The road to citizenship takes 15 years to travel.

The resident process requires 10 years of living in the country first. Rendon became a resident in the ninth grade, and most of her family became residents at the same time.

“After that, I could go to college because I was here legally,” she said.

In 2014, around 3 percent of the Alabama population were foreign-born immigrants like Rendon, according to the Migration Policy Institute. Around 1.5 of every two of those immigrants were noncitizens as well.

“I was crying, honestly. It’s just something that’s so emotional because I didn’t think I would have that chance to make my voice heard. I feel like now I can.”

After years of waiting and many legal processes, junior Dalia Rendon became a U.S. citizen and gained the one thing some take for granted: the right to vote.

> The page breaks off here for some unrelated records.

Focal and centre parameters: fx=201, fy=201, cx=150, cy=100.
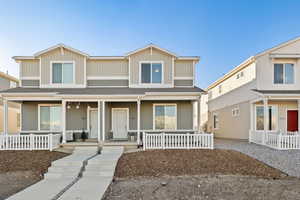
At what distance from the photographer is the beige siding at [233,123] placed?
51.3 ft

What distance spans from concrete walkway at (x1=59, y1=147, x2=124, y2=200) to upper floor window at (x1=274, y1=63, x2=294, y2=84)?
42.0ft

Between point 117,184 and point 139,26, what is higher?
point 139,26

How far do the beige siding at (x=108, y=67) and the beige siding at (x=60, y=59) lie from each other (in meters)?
0.61

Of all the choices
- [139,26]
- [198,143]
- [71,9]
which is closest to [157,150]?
[198,143]

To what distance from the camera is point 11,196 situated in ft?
17.7

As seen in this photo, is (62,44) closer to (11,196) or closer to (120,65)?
(120,65)

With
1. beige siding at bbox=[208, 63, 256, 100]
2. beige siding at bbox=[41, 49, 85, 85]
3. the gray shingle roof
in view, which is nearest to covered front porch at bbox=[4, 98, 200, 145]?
the gray shingle roof

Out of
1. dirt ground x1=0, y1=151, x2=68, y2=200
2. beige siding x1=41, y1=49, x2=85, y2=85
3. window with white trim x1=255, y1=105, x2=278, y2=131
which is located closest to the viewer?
dirt ground x1=0, y1=151, x2=68, y2=200

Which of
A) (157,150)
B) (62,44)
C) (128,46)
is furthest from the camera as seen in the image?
(128,46)

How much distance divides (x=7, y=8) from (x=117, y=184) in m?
19.0

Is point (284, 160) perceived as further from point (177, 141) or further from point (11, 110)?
point (11, 110)

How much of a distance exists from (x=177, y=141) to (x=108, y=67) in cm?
717

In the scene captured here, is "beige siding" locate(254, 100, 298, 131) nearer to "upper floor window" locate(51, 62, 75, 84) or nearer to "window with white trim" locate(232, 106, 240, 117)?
"window with white trim" locate(232, 106, 240, 117)

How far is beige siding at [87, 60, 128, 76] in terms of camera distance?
14219 mm
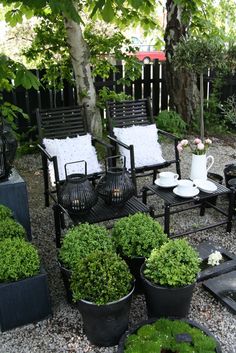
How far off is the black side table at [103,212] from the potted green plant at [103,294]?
67 cm

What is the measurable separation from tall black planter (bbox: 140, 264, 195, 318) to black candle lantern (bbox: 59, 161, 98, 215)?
2.48 feet

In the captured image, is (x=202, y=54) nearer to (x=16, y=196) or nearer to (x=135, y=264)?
(x=16, y=196)

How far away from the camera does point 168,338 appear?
1.94m

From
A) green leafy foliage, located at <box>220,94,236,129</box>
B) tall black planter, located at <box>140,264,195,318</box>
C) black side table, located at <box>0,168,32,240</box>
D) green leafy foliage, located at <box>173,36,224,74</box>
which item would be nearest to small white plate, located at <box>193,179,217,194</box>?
tall black planter, located at <box>140,264,195,318</box>

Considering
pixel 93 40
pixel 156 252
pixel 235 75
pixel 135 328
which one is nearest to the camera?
pixel 135 328

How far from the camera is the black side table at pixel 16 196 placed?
292 cm

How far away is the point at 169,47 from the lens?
19.1 feet

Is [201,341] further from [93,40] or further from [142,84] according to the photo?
[142,84]

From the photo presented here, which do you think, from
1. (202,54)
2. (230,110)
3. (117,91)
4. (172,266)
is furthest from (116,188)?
(117,91)

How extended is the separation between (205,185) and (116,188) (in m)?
0.79

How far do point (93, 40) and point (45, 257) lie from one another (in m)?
3.15

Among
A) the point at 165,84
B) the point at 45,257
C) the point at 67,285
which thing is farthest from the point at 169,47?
the point at 67,285

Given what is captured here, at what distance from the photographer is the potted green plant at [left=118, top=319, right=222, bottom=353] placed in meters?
1.86

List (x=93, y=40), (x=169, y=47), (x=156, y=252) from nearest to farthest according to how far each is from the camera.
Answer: (x=156, y=252)
(x=93, y=40)
(x=169, y=47)
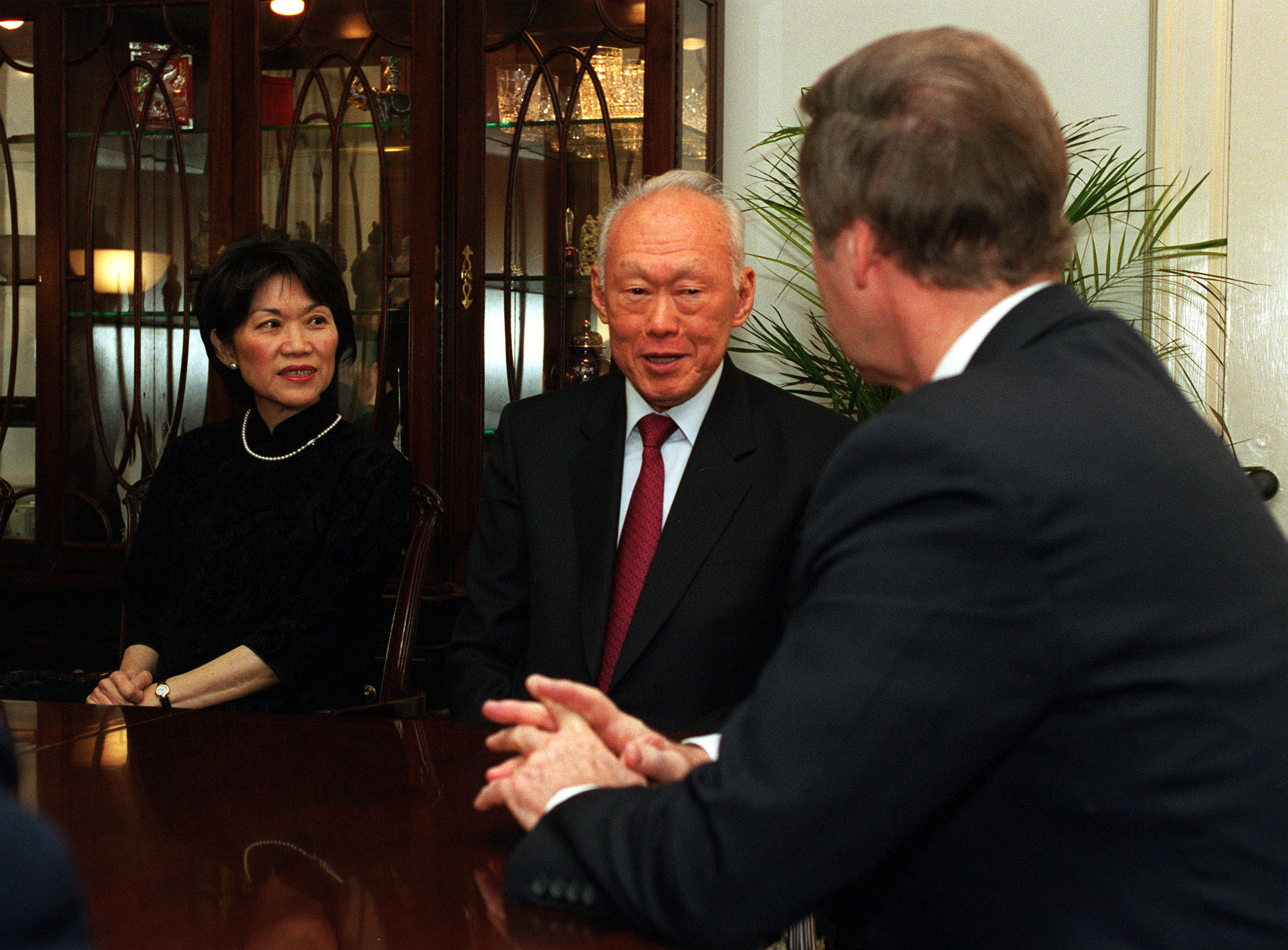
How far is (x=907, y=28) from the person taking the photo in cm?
349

It took until age 15 for Rendon to become a U.S. resident. She waited an additional five years to become a citizen, Rendon said.

After gaining citizenship, Rendon’s next goal was registering to vote, which she did at a Student Government Association booth last year.

“I feel like it’s really important to make your voice heard and to educate yourself about the candidates and what they stand for to make an educated vote,” she said. “But, I feel like some people don’t see the privilege that they have because others have to work harder, like me. They need to appreciate it and take advantage of it.”

Rendon said she plans to vote in campus, local and national elections when opportunities arise, and she hopes other students do the same.

Registering Rendon was exciting and memorable, said junior Sarah Green, the legislative affairs chair for the Senate branch of SGA.

“I think often times we take the right to vote for granted and forget how big of a deal it is,” Green said. “But that day, I was reminded of the importance, and it is definitely an experience I will never forget.”

Rendon said she was 3 years old when her family moved to the U.S. from Mexico, she said.

“When I started school, I didn’t know any English, so I learned it all in kindergarten and first grade,” she said.

The road to citizenship takes 15 years to travel.

The resident process requires 10 years of living in the country first. Rendon became a resident in the ninth grade, and most of her family became residents at the same time.

“After that, I could go to college because I was here legally,” she said.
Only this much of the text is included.